EXERCISE DETAILS: Because only the text is wanted, repeat the records below exactly and omit the pictures.

AVAILABLE DATA:
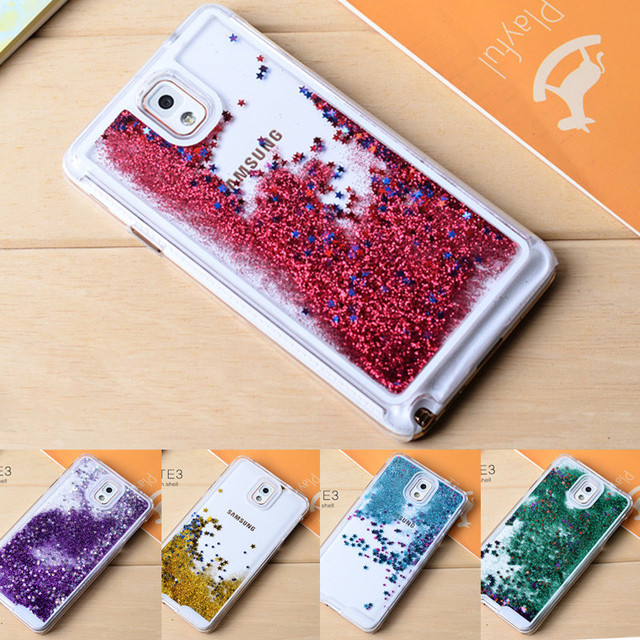 online store 8dc76 3425c US $3.9 |Note 3 Case Luxury Colorful Bling Case for Samsung Galaxy Note 3  Cover Liquid Glitter Sand Quicksand Star Hard Plastic Case on  Aliexpress.com ...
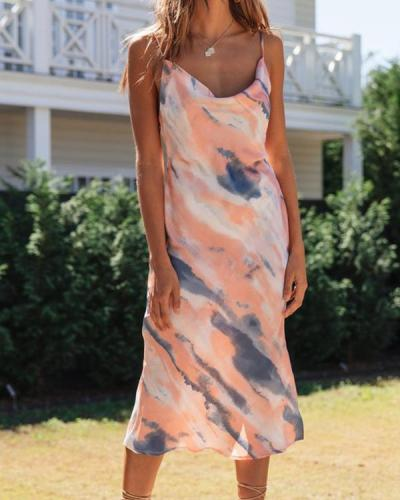 Cowl Neck Tie Dye Cami Dress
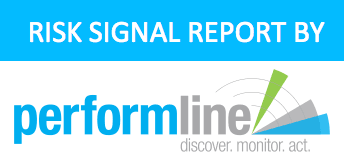 risk signal logo.png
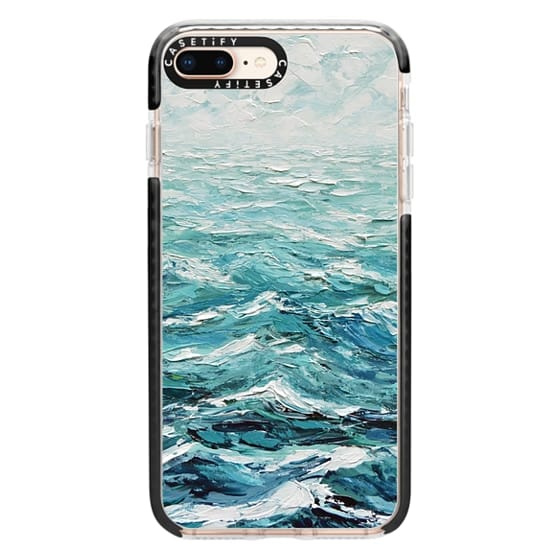 iPhone 8 Plus Cases - Windswept Sea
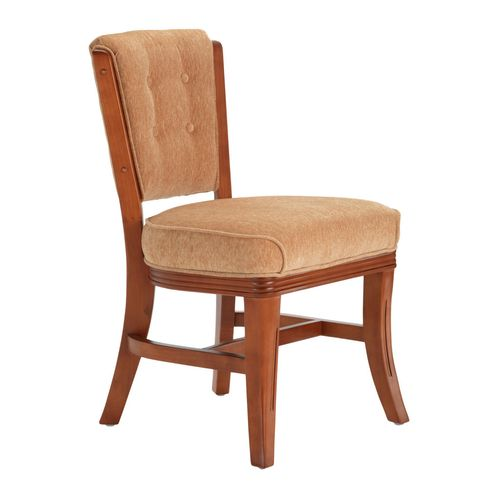 960 Armless Club Chair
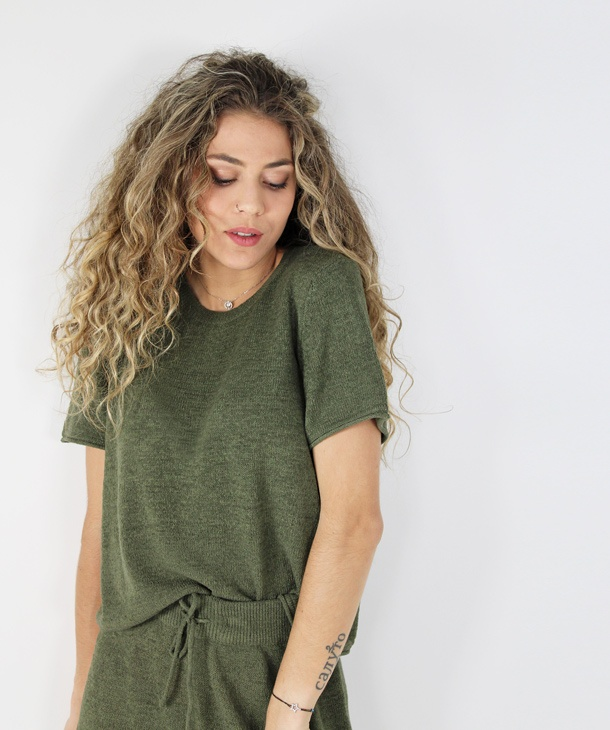 T-SHIRT IN MAGLIA ONLY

WRITTEN REPLY:
 online store 8dc76 3425c US $3.9 |Note 3 Case Luxury Colorful Bling Case for Samsung Galaxy Note 3  Cover Liquid Glitter Sand Quicksand Star Hard Plastic Case on  Aliexpress.com ...
 Cowl Neck Tie Dye Cami Dress
 risk signal logo.png
 iPhone 8 Plus Cases - Windswept Sea
 960 Armless Club Chair
 T-SHIRT IN MAGLIA ONLY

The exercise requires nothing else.